Contrastive Learning for Prompt-Based Few-Shot Language Learners
Yiren Jian, Chongyang Gao, Soroush Vosoughi

TL;DR
This paper introduces a supervised contrastive learning framework for prompt-based few-shot language models, improving their generalization by clustering same-class inputs with different prompts and demonstrating superior results across multiple NLP tasks.
Contribution
It proposes a novel contrastive learning approach integrated with prompt-based fine-tuning, enhancing few-shot learning performance with minimal assumptions.
Findings
Outperforms state-of-the-art methods on 15 NLP tasks
Effectively clusters same-class inputs with different prompts
Can be integrated with various prompt-based models
Abstract
The impressive performance of GPT-3 using natural language prompts and in-context learning has inspired work on better fine-tuning of moderately-sized models under this paradigm.
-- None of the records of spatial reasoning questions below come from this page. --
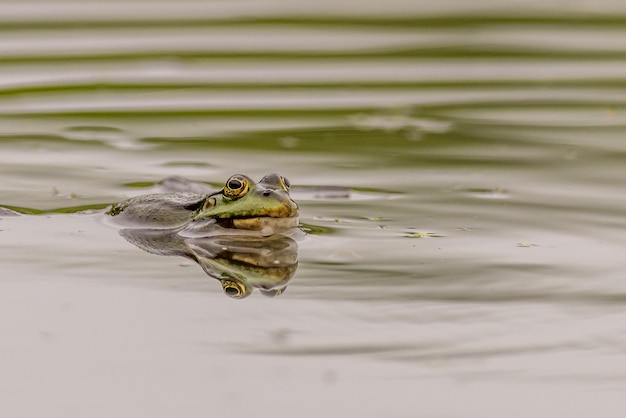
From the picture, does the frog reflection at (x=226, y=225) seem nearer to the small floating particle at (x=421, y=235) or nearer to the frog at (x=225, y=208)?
the frog at (x=225, y=208)

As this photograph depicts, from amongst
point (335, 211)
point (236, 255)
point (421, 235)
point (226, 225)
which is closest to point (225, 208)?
point (226, 225)

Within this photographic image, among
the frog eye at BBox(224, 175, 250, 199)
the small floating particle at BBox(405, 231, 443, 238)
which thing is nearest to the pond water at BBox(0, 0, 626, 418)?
the small floating particle at BBox(405, 231, 443, 238)

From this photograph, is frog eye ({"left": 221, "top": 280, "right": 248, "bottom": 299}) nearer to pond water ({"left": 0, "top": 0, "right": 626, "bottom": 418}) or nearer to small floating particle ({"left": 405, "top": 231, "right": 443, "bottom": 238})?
pond water ({"left": 0, "top": 0, "right": 626, "bottom": 418})

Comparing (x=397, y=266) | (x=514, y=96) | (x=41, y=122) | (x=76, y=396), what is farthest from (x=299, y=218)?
(x=514, y=96)

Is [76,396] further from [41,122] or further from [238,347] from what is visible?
[41,122]

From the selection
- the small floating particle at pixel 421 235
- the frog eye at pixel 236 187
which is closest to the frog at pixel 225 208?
the frog eye at pixel 236 187

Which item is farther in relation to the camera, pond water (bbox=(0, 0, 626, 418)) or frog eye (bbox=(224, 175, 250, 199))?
frog eye (bbox=(224, 175, 250, 199))
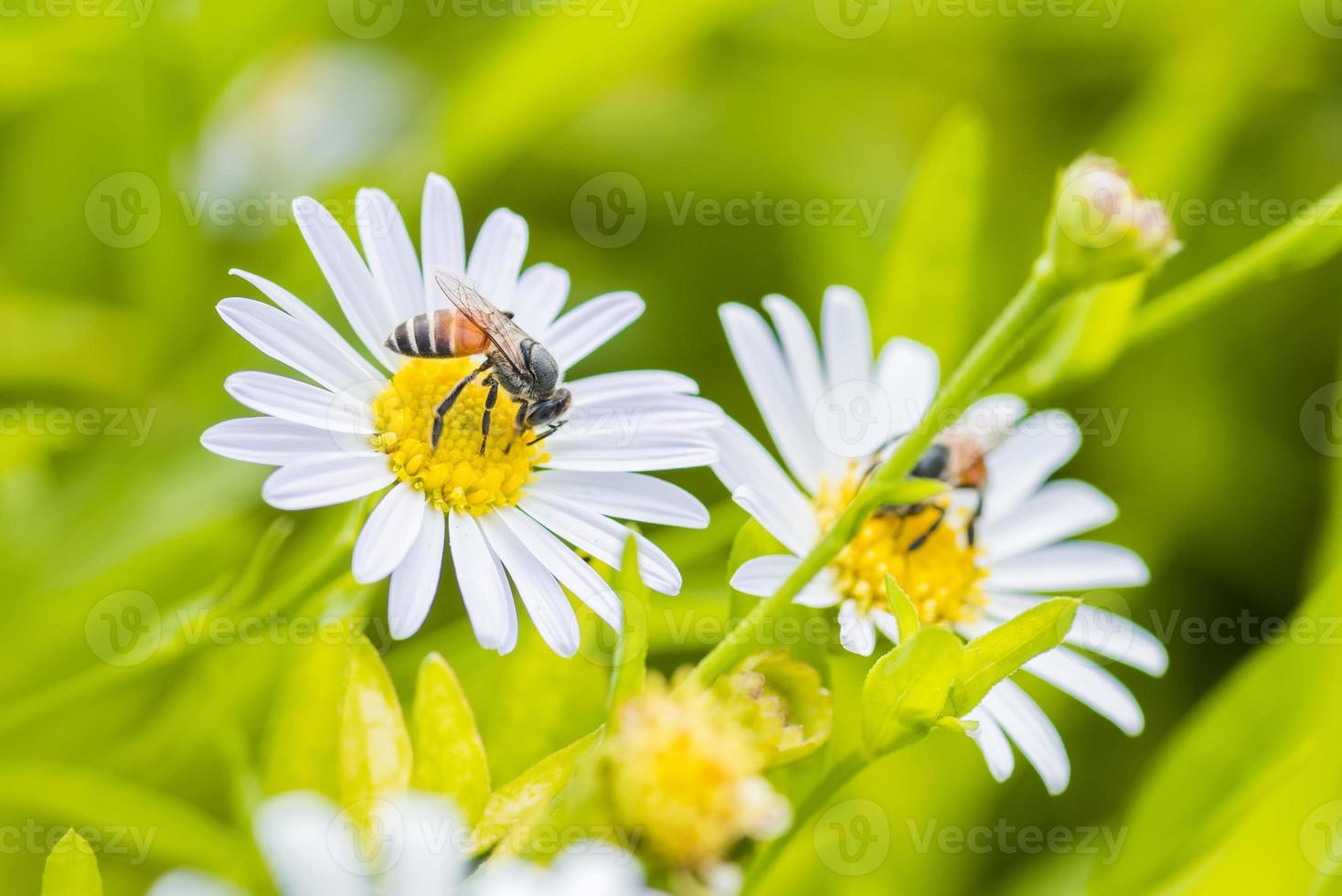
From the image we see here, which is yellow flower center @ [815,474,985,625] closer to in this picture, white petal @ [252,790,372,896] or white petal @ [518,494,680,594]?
white petal @ [518,494,680,594]

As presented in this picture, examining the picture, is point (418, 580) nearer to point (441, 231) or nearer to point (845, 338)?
point (441, 231)

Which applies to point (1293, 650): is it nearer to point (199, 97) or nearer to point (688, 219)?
point (688, 219)

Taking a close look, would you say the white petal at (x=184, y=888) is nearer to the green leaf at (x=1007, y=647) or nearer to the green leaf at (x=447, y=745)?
the green leaf at (x=447, y=745)

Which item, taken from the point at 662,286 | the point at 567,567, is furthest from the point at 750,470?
the point at 662,286

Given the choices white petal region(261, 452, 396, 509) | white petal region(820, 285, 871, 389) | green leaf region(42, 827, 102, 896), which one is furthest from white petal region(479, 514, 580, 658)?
white petal region(820, 285, 871, 389)

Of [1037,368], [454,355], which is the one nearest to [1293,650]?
[1037,368]

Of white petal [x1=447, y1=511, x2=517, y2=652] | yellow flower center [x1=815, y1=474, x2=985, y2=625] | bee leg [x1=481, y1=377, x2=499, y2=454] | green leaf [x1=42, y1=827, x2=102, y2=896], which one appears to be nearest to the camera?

Following this line of work, we present a contrastive learning framework that clusters inputs from the same class for better generality of models trained with only limited examples. Specifically, we propose a supervised contrastive framework that clusters inputs from the same class under different augmented "views" and repel the ones from different classes. We create different "views" of an example by appending it with different language prompts and contextual demonstrations. Combining a contrastive loss with the standard masked language modeling (MLM) loss in prompt-based few-shot learners, the experimental results show that our method can improve over the state-of-the-art methods in a diverse set of 15…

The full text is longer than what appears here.